### Estratto ###

Cosa state facendo per richiamare le istituzioni? “Stiamo cercando di far riconoscere la nostra categoria e di poter percepire un reddito di categoria. Che non è un regalo dallo Stato, ma significa prendere un’indennità nei giorni non lavorati reperendoli dalle nostre contribuzioni. Noi versiamo tasse e contributi e per i giorni che non lavoriamo vorremmo avere la possibilità di ricevere un reddito che ci possa far stare in pace, pagare le bollette, ecc”.

L’Italia è la nazione della cultura, dello spettacolo e della bellezza. “Abbiamo una filiera invidiata in tutto il mondo che va avanti grazie a noi invisibili, ma solo in Italia non è tutelata. Cerchiamo di far invidiare anche i nostri diritti”, evidenzia Giuseppe.

I lavoratori del mondo dello spettacolo sono stati i primi a fermarsi e saranno gli ultimi a riprendere. Si parla di un anno o forse due per concerti ed eventi. Quanti di loro riusciranno in un lasso di tempo così lungo a sopravvivere in questa categoria per permettere a tutti noi di tornare a godere di luci, lustrini ed intense emozioni quando l’emergenza sarà terminata? Forse sarebbe il caso d’interrogarsi seriamente sul fatto che quando un giorno si deciderà di rimettere in moto il settore, potrebbe non esserci più nessuno a riaccendere i riflettori.

Se oggi noi dimentichiamo i lavoratori del mondo dello spettacolo, domani il mondo dello spettacolo potrebbe dimenticarsi di noi.

###

__Compito A__
Puoi riscrivere più brevemente il paragrafo del brano sui lavoratori dello spettacolo che inizia con "I lavoratori del mondo dello spettacolo sono stati i primi", mantenendone i fatti principali?
__Compito B__
Puoi riprodurre senza modifiche la parte del brano sui lavoratori dello spettacolo che si apre con le parole contenenti "I lavoratori del mondo dello spettacolo sono" e si chiude con "dimenticarsi di noi."?

### Dati forniti ###

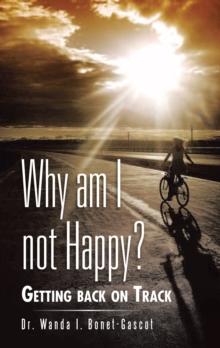 Why Am I Not Happy? : Getting Back on Track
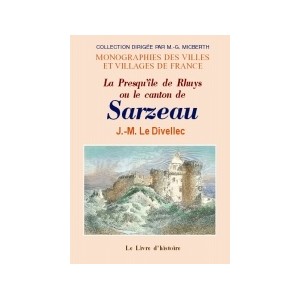 RHUYS (La presqu'île de) ou le canton de Sarzeau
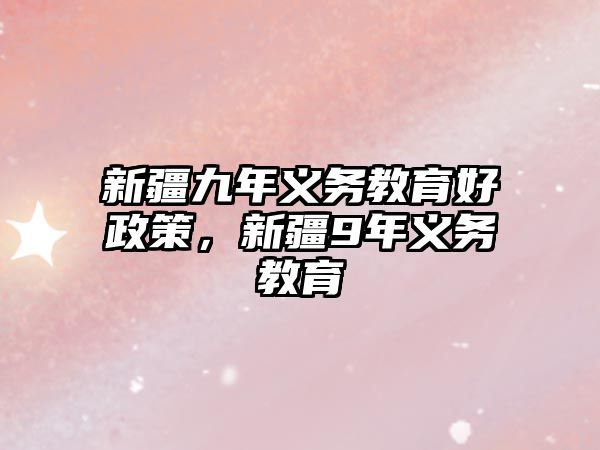 新疆九年義務(wù)教育好政策，新疆9年義務(wù)教育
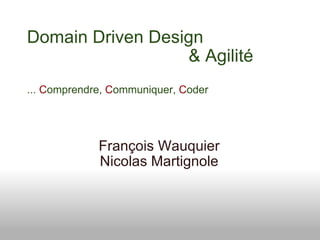 Domain Driven Design                                  & Agilité ...  C omprendre,  C ommuniquer,  C oder François Wauquier Nicolas Martignole 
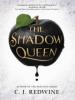 The Shadow Queen - C. J. Redwine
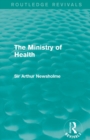 The Ministry of Health (Routledge Revivals) - Book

###

__Risposta A__
I lavoratori dello spettacolo si sono fermati per primi e riprenderanno per ultimi: per concerti ed eventi si parla di uno o forse due anni. Non si sa quanti di loro riusciranno a resistere così a lungo, e quando il settore ripartirà potrebbe non esserci più nessuno a riaccendere i riflettori.

__Risposta B__
I lavoratori del mondo dello spettacolo sono stati i primi a fermarsi e saranno gli ultimi a riprendere. Si parla di un anno o forse due per concerti ed eventi. Quanti di loro riusciranno in un lasso di tempo così lungo a sopravvivere in questa categoria per permettere a tutti noi di tornare a godere di luci, lustrini ed intense emozioni quando l’emergenza sarà terminata? Forse sarebbe il caso d’interrogarsi seriamente sul fatto che quando un giorno si deciderà di rimettere in moto il settore, potrebbe non esserci più nessuno a riaccendere i riflettori.

Se oggi noi dimentichiamo i lavoratori del mondo dello spettacolo, domani il mondo dello spettacolo potrebbe dimenticarsi di noi.